After learning that Heywosz planned to become a high school math teacher, Laycock also asked him to help develop hands-on astronomy lessons for schoolchildren in Haiti. The assignment was challenging, since Heywosz didn’t speak Haitian Creole or French – or know much about astronomy.
But he was willing to learn, and he traveled twice with Laycock to Haiti for the “Astronomy Roadshow.” With the help of translators, they taught concepts in physics and astronomy to students at Sainte Ma-rie des Anges School. For his Honors College capstone project, Heywosz also held a workshop inquiry-based teaching methods for the school’s teachers and adapted the lessons for Massachusetts students.
“It’s amazing how much you can get across just with gestures and facial expressions,” Heywosz says. “That has influenced my experience as a teacher; I can come up with these activities to help emergent bilingual students.”
His Haiti experience and his adaptability served Heywosz well when he graduated with his bachelor’s degree and his initial teaching license. After doing his student teaching practicum at Lowell High School, he was hired there to teach honors math – but at the last minute, district-wide budget cuts eliminated his position. He decided to substitute teach and complete his master’s degree in math while waiting for a full-time position to open up again.
The high school Science Department chair immediately hired him as a long-term substitute. Fortunately, Heywosz was on a teaching team with another UTeach graduate, Marissa Asa, who helped him as he taught a combination of biology, chemistry and engineering to ninth grade students.
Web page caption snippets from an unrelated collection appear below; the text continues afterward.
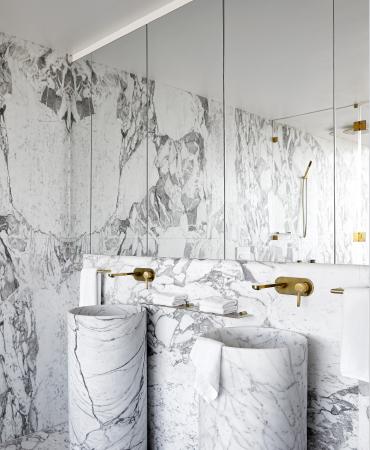 Conquest™ interior bathroom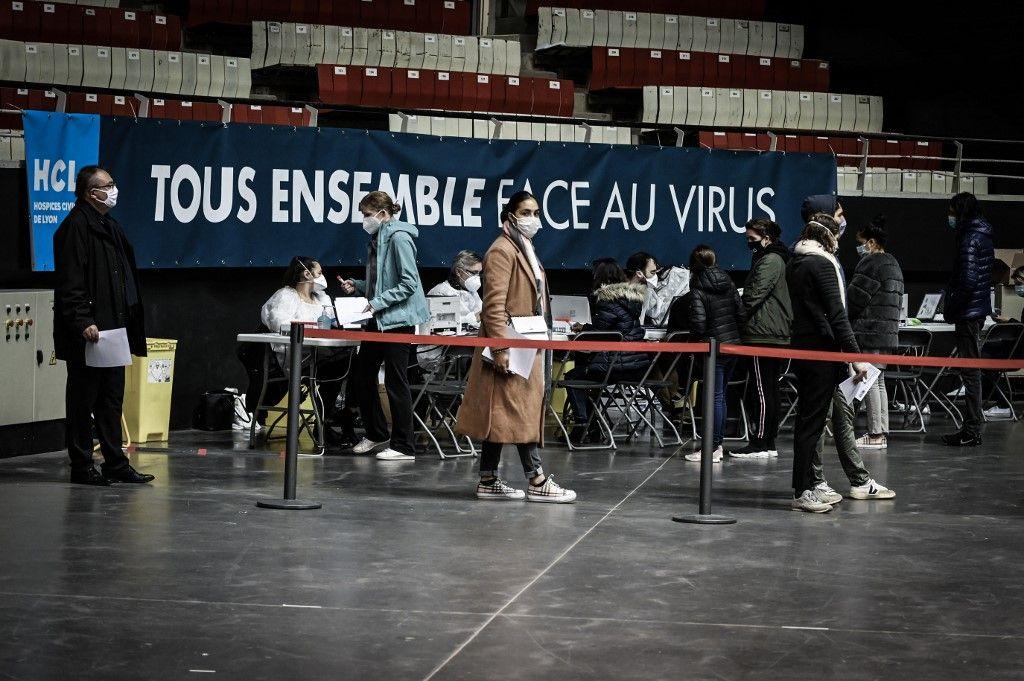 Des Français patientent dans un centre ouvert à la vaccination contre la Covid-19.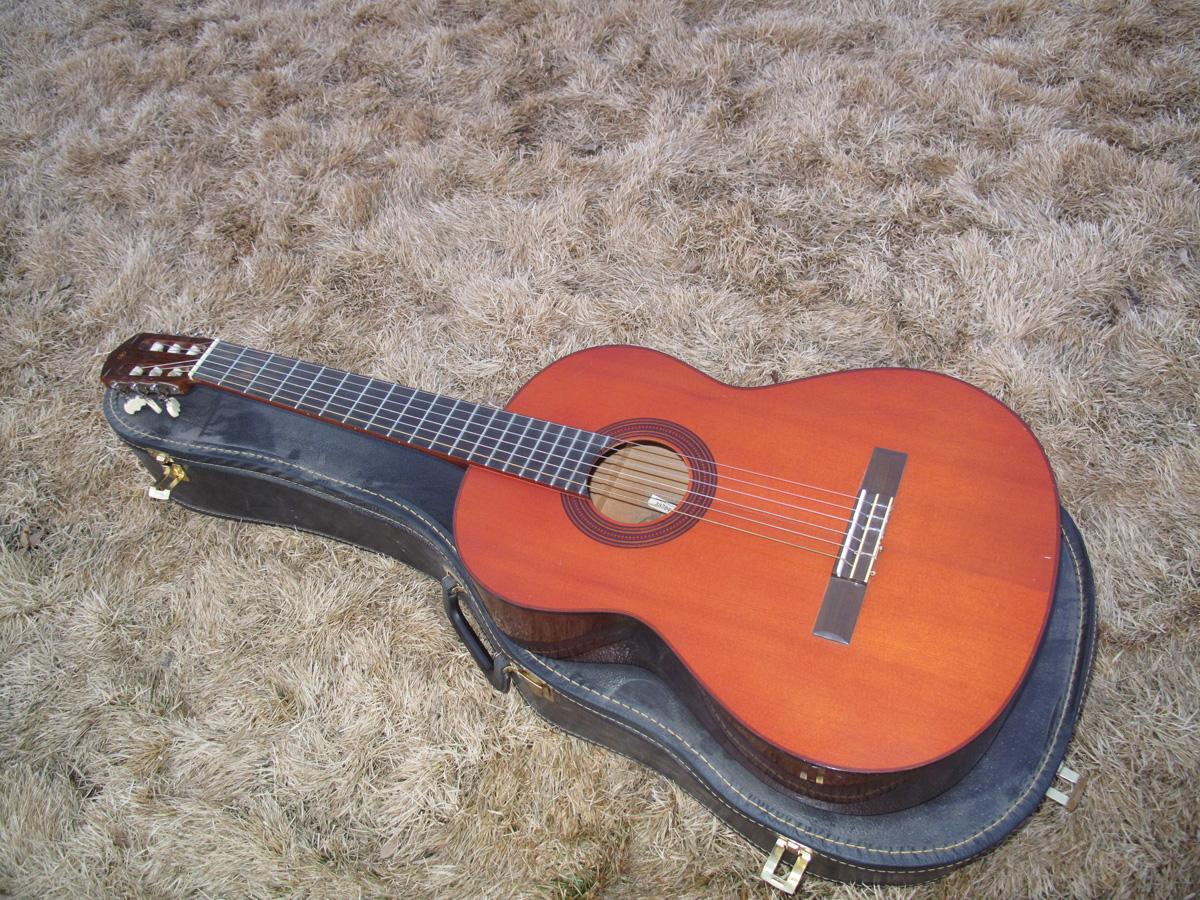 Yamaha G-55 Classical- front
“In UTeach, I was in classes with people who were going to teach biology and chemistry, so I had seen their lesson plans and projects,” Heywosz says. “If push came to shove, I would have done English or history. I wanted to stay at Lowell High. You just know when it’s a good fit, like when I toured UMass Lowell: I just knew it was the right choice.”
The following year, Heywosz got his full-time math job. He teaches high honors classes in algebra and geometry as well as an upper-level math class. Once again, he’s in good company – Lowell High’s Math Department includes several other UTeach graduates.
Heywosz serves on one of the high school’s instructional leadership committees, and he’s taking graduate classes in education.
His favorite place, though, is in front of a class, helping students understand that math is more than memorization, that there is more than one way to solve any problem, and that some problems have more than one answer.
And if a lesson doesn’t work? Heywosz is always trying to refine his approach. That mindset, he says, is the legacy of UTeach.
“I always ask myself, ‘Is there something I can do to make this more inquiry-based? Is there something I can do to make this more hands-on?’ Some days, I have to say, ‘No, that didn’t work out. We’ll try again tomorrow.’”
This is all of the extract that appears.